◆ Kutipan teks ◆

Penemuan ini kemudian disahkan oleh ahli sains dengan menggunakan alat NASA yang bernama COBE spacecraft antara tahun 1989–1993. Kajian-kajian terkini dari laboratorium CERN (Conseil Europeen pour la Recherche Nucleaire atau European Council for Nuclear Research) yang terletak berdekatan dengan Genewa menguatkan lagi teori Big Bang. Semua ini mengesahkan bahwa pada masa dahulu langit dan Bumi pernah bersatu sebelum akhirnya terpisah-pisah seperti sekarang.
Big Bang melepaskan sejumlah besar besar energi di alam semesta yang kelak membentuk seluruh materi alam semesta. Atom hidrogen terbentuk bersamaan saat energi dari Bing Bang meluas keluar. Lebih dari jutaan tahun kemudian, atom hidrogen tersebut terus bertambah banyak berkumpul membentuk debu dan awan hidrogen (nebula). Awan hidrogen tersebut makin lama makin padat dengan temperatur jutaan derajat celcius. Awan hidrogen inilah yang menjadi bahan pembentuk bintang-bintang di alam semesta. Setelah terbentuk banyak bintang, selanjutnya bintang tersebut berkumpul membentuk kelompok yang kemudian disebut galaksi. Dari galaksi, lahirlah bermilyar-milyar tata surya, salah satunya tata surya yang kita tinggali sekarang ini.

◆ Catatan hubungan spasial ◆

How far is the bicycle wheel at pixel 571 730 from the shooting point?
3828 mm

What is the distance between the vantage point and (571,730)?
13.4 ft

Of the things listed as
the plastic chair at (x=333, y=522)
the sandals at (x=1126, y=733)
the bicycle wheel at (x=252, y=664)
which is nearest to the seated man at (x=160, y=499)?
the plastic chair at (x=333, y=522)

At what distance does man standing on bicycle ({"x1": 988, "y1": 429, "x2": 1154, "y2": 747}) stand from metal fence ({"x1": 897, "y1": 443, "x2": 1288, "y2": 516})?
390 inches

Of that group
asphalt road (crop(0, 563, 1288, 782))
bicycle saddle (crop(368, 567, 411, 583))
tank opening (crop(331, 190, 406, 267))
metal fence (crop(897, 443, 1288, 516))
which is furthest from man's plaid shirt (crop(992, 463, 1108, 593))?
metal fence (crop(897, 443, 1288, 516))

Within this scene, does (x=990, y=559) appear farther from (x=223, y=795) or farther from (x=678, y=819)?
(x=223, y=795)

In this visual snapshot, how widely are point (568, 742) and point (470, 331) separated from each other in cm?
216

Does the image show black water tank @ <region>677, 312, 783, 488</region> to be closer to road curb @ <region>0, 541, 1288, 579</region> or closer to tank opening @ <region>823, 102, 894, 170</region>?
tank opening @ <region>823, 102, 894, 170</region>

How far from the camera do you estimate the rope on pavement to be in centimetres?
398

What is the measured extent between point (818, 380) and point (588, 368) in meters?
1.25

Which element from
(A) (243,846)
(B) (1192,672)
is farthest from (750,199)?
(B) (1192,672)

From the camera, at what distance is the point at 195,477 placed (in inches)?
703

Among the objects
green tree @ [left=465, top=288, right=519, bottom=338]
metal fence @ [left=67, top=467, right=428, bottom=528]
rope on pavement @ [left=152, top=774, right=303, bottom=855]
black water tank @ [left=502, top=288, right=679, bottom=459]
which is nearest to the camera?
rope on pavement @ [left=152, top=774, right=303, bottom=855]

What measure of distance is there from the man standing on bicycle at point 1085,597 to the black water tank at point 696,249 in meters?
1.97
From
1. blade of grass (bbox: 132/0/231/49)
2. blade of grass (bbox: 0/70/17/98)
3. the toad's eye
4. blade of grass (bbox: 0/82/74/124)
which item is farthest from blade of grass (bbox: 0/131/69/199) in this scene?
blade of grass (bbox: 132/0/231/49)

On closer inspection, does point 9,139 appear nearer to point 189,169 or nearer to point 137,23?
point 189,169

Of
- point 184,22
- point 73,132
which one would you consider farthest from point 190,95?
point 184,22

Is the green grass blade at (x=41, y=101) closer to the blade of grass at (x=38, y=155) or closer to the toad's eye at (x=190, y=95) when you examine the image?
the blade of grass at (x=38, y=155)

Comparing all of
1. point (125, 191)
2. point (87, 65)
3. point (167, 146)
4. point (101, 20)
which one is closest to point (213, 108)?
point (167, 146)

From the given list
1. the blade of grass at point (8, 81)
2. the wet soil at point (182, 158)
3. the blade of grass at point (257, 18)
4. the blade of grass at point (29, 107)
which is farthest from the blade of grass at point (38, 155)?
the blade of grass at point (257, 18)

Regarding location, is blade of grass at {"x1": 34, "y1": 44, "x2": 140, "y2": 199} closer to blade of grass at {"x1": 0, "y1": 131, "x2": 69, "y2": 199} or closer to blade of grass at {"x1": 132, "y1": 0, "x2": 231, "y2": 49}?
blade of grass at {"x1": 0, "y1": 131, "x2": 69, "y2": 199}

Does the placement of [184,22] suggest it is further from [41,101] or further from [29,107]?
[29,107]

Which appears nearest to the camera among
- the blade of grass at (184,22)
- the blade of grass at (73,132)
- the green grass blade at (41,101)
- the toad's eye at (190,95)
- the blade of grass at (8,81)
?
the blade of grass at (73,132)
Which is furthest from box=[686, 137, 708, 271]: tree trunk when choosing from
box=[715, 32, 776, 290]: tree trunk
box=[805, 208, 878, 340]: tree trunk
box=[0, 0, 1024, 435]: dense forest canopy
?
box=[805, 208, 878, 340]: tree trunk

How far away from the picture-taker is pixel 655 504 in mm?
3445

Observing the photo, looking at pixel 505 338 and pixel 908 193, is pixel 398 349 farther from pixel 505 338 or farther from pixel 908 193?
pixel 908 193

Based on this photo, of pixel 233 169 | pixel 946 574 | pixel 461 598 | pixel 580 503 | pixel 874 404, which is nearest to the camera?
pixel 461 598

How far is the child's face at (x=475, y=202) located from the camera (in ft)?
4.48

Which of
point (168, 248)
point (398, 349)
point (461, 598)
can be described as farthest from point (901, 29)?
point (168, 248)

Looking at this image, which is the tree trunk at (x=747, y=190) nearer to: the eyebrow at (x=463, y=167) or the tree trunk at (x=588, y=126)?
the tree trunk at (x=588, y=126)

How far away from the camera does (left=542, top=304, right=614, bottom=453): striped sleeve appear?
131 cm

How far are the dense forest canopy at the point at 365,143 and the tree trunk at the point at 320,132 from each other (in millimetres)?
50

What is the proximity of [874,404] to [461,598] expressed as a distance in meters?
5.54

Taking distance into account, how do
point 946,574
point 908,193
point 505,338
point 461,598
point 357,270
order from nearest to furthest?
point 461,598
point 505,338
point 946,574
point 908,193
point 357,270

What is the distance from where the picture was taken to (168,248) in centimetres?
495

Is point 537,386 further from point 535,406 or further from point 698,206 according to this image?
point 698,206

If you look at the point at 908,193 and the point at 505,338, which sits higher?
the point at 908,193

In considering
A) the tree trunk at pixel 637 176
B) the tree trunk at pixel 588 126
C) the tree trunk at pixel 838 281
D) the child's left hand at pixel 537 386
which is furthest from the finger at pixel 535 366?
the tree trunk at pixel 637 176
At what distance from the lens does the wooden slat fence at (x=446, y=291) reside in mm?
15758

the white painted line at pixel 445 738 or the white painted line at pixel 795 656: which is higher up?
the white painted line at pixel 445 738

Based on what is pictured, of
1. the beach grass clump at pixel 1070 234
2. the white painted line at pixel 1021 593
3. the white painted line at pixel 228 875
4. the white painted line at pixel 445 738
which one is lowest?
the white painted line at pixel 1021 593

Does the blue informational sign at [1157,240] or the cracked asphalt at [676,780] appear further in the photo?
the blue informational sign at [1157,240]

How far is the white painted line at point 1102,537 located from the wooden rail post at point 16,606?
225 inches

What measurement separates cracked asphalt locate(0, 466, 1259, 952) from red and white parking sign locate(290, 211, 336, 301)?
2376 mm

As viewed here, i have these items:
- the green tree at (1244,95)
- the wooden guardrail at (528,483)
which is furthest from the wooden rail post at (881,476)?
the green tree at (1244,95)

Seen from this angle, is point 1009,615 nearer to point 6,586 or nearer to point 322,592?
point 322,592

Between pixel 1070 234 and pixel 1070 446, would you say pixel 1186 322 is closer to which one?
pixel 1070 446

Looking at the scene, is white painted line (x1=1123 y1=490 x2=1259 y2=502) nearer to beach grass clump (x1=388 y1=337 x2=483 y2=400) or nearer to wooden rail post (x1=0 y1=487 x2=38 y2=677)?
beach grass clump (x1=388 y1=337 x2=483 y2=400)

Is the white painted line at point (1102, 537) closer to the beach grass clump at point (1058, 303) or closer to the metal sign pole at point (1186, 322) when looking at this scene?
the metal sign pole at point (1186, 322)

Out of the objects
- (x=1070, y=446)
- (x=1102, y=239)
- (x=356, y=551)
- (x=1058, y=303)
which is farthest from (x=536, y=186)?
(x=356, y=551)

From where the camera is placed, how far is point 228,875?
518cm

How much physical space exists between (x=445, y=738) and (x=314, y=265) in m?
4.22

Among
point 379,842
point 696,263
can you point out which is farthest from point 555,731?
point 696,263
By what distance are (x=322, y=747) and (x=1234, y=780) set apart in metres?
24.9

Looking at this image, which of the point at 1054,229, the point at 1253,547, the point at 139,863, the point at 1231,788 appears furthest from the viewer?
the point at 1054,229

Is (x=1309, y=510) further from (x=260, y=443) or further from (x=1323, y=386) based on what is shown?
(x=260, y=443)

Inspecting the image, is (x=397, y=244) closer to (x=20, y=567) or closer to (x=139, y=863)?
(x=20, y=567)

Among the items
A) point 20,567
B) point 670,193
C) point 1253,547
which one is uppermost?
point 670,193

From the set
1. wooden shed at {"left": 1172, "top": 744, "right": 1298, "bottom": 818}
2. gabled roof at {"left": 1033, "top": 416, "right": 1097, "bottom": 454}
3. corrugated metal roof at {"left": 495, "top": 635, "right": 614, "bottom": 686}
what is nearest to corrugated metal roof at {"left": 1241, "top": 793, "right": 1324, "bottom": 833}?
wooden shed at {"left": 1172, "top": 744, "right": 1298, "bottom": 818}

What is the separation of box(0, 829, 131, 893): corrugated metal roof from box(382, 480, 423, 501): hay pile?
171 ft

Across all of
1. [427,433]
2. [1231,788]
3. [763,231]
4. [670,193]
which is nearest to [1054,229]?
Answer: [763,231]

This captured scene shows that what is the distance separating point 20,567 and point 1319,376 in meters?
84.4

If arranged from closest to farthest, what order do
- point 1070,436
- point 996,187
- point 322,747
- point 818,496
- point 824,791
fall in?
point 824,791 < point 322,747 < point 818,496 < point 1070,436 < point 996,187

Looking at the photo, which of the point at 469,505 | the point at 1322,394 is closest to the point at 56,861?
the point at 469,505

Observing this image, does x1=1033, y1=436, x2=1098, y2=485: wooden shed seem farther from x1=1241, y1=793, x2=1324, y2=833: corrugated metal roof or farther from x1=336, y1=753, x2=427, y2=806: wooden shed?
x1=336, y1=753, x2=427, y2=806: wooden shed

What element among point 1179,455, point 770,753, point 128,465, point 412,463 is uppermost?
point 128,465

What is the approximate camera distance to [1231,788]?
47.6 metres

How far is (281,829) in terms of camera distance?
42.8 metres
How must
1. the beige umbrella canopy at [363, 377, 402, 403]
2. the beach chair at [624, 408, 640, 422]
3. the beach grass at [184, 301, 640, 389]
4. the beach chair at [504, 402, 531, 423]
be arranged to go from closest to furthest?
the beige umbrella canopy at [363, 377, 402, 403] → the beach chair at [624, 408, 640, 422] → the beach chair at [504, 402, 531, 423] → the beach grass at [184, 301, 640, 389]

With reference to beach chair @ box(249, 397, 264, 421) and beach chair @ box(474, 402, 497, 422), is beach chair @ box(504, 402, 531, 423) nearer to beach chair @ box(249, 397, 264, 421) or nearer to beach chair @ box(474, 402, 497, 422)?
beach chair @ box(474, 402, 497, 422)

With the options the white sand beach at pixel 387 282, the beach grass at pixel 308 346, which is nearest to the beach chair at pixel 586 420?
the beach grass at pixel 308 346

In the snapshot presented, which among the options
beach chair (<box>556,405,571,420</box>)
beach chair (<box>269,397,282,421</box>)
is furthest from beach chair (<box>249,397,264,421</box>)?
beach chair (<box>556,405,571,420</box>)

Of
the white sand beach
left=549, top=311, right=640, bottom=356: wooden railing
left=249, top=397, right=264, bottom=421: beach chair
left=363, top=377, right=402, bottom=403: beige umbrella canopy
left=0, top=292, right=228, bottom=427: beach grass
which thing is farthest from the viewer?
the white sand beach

◆ Tantangan A ◆
Perbarui bagian teks tentang Big Bang yang dimulai pada kata-kata "Penemuan ini kemudian" dan berakhir setelah "terpisah-pisah seperti sekarang.", dengan mengganti "langit" menjadi "angkasa".
◆ Tantangan B ◆
Kumpulkan setiap baris catatan yang memuat kata "uppermost".
Teks dan catatan di atas tidak saling berkaitan.

◆ Hasil akhir A ◆
Penemuan ini kemudian disahkan oleh ahli sains dengan menggunakan alat NASA yang bernama COBE spacecraft antara tahun 1989–1993. Kajian-kajian terkini dari laboratorium CERN (Conseil Europeen pour la Recherche Nucleaire atau European Council for Nuclear Research) yang terletak berdekatan dengan Genewa menguatkan lagi teori Big Bang. Semua ini mengesahkan bahwa pada masa dahulu angkasa dan Bumi pernah bersatu sebelum akhirnya terpisah-pisah seperti sekarang.

◆ Hasil akhir B ◆
which one is uppermost?
What element among point 1179,455, point 770,753, point 128,465, point 412,463 is uppermost?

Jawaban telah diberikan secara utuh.